| Exercise instructions |
Rewrite the data below with every instance of "sleeveless top" swapped for "tank top", leaving everything else unchanged.

| Task input |
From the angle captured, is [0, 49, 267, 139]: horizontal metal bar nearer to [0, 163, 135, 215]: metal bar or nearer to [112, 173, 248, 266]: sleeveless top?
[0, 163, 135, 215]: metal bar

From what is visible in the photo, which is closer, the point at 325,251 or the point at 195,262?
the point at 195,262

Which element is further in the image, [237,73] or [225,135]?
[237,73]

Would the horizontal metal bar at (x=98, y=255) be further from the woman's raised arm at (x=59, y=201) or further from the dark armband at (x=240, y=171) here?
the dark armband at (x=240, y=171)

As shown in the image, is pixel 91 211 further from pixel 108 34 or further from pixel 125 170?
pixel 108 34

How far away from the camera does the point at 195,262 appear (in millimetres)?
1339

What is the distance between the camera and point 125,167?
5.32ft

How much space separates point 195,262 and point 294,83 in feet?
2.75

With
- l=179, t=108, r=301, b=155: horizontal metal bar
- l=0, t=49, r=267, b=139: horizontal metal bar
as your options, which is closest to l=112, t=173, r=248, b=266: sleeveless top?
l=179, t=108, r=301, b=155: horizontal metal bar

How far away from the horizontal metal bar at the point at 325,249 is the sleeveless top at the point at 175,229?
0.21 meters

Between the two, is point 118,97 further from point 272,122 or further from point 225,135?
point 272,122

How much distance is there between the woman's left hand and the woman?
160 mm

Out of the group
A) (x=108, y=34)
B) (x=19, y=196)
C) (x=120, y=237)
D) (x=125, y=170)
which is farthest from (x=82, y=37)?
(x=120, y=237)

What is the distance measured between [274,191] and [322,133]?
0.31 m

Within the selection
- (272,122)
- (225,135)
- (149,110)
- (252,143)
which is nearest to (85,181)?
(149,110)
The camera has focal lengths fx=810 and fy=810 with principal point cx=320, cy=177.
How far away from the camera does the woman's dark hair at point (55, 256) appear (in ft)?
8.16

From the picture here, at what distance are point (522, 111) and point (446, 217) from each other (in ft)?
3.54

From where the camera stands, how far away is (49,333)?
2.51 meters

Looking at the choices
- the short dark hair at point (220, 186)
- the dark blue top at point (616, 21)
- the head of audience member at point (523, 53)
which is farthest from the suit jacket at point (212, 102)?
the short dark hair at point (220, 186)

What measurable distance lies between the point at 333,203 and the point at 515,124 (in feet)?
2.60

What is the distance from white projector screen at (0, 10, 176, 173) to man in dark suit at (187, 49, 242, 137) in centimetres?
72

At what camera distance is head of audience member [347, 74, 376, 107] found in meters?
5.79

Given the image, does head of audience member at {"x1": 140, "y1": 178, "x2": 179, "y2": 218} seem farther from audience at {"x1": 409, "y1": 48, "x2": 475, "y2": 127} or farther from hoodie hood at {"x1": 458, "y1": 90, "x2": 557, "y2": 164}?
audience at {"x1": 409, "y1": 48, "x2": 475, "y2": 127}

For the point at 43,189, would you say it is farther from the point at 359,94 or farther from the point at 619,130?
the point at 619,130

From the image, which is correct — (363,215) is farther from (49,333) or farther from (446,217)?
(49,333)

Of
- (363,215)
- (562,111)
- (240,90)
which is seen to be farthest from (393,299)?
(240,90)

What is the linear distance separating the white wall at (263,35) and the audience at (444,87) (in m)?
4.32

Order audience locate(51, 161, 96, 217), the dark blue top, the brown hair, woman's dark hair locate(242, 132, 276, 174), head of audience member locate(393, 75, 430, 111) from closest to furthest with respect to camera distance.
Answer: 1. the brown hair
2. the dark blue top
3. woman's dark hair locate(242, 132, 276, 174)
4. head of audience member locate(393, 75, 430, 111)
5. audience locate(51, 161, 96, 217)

| Solution below |
From the angle captured, is [0, 49, 267, 139]: horizontal metal bar nearer to [0, 163, 135, 215]: metal bar or nearer to [112, 173, 248, 266]: tank top?
[0, 163, 135, 215]: metal bar

From what is visible in the photo, which is closer, the point at 325,251 or the point at 195,262?
the point at 195,262

Which element is further in the image, [237,73] or [225,135]?
[237,73]

Would the horizontal metal bar at (x=98, y=255) be further from the woman's raised arm at (x=59, y=201) or further from the dark armband at (x=240, y=171) here?
the dark armband at (x=240, y=171)

As shown in the image, is pixel 91 211 further from pixel 108 34 or further from pixel 125 170?
pixel 108 34

How far away from the camera does the point at 195,262 appear (in millimetres)?
1339

What is the distance between the camera and point 125,167?
5.32ft

How much space separates point 195,262 and point 294,83 in feet?
2.75

With
- l=179, t=108, r=301, b=155: horizontal metal bar
- l=0, t=49, r=267, b=139: horizontal metal bar
as your options, which is closest to l=112, t=173, r=248, b=266: tank top?
l=179, t=108, r=301, b=155: horizontal metal bar

How far away from the horizontal metal bar at the point at 325,249 is the tank top at the point at 175,229?
0.21 meters

Between the two, is point 118,97 further from point 272,122 or further from point 225,135?
point 272,122

How much distance is there between the woman's left hand and the woman?
160 mm

Out of the group
A) (x=108, y=34)
B) (x=19, y=196)
C) (x=120, y=237)
D) (x=125, y=170)
which is farthest from (x=82, y=37)?
(x=120, y=237)

What is the distance measured between [274,191] and [322,133]?
0.31 m

Within the selection
- (272,122)
- (225,135)
- (149,110)
- (252,143)
which is nearest to (85,181)?
(149,110)
The camera has focal lengths fx=810 and fy=810 with principal point cx=320, cy=177.
How far away from the camera does the woman's dark hair at point (55, 256) appear (in ft)?
8.16

From the picture here, at what distance are point (522, 111) and point (446, 217) from each other (in ft)?
3.54

From where the camera stands, how far away is (49,333)?
2.51 meters

Looking at the choices
- the short dark hair at point (220, 186)
- the dark blue top at point (616, 21)
- the head of audience member at point (523, 53)
which is farthest from the suit jacket at point (212, 102)?
the short dark hair at point (220, 186)

What measurable distance lies between the point at 333,203 and the point at 515,124 (in feet)?
2.60

What is the distance from white projector screen at (0, 10, 176, 173) to man in dark suit at (187, 49, 242, 137) in centimetres?
72

At what camera distance is head of audience member [347, 74, 376, 107] found in meters?
5.79

Given the image, does head of audience member at {"x1": 140, "y1": 178, "x2": 179, "y2": 218} seem farther from audience at {"x1": 409, "y1": 48, "x2": 475, "y2": 127} or farther from hoodie hood at {"x1": 458, "y1": 90, "x2": 557, "y2": 164}?
audience at {"x1": 409, "y1": 48, "x2": 475, "y2": 127}

For the point at 43,189, would you say it is farther from the point at 359,94 or farther from the point at 619,130?
the point at 619,130

From the image, which is correct — (363,215) is farther from (49,333) or farther from (446,217)?
(49,333)

Of
- (363,215)
- (562,111)
- (240,90)
which is seen to be farthest from (393,299)?
(240,90)

What is the linear distance separating the white wall at (263,35) and the audience at (444,87) (in m)?
4.32

Order audience locate(51, 161, 96, 217), the dark blue top, the brown hair, woman's dark hair locate(242, 132, 276, 174), head of audience member locate(393, 75, 430, 111) from closest to furthest with respect to camera distance.
Answer: 1. the brown hair
2. the dark blue top
3. woman's dark hair locate(242, 132, 276, 174)
4. head of audience member locate(393, 75, 430, 111)
5. audience locate(51, 161, 96, 217)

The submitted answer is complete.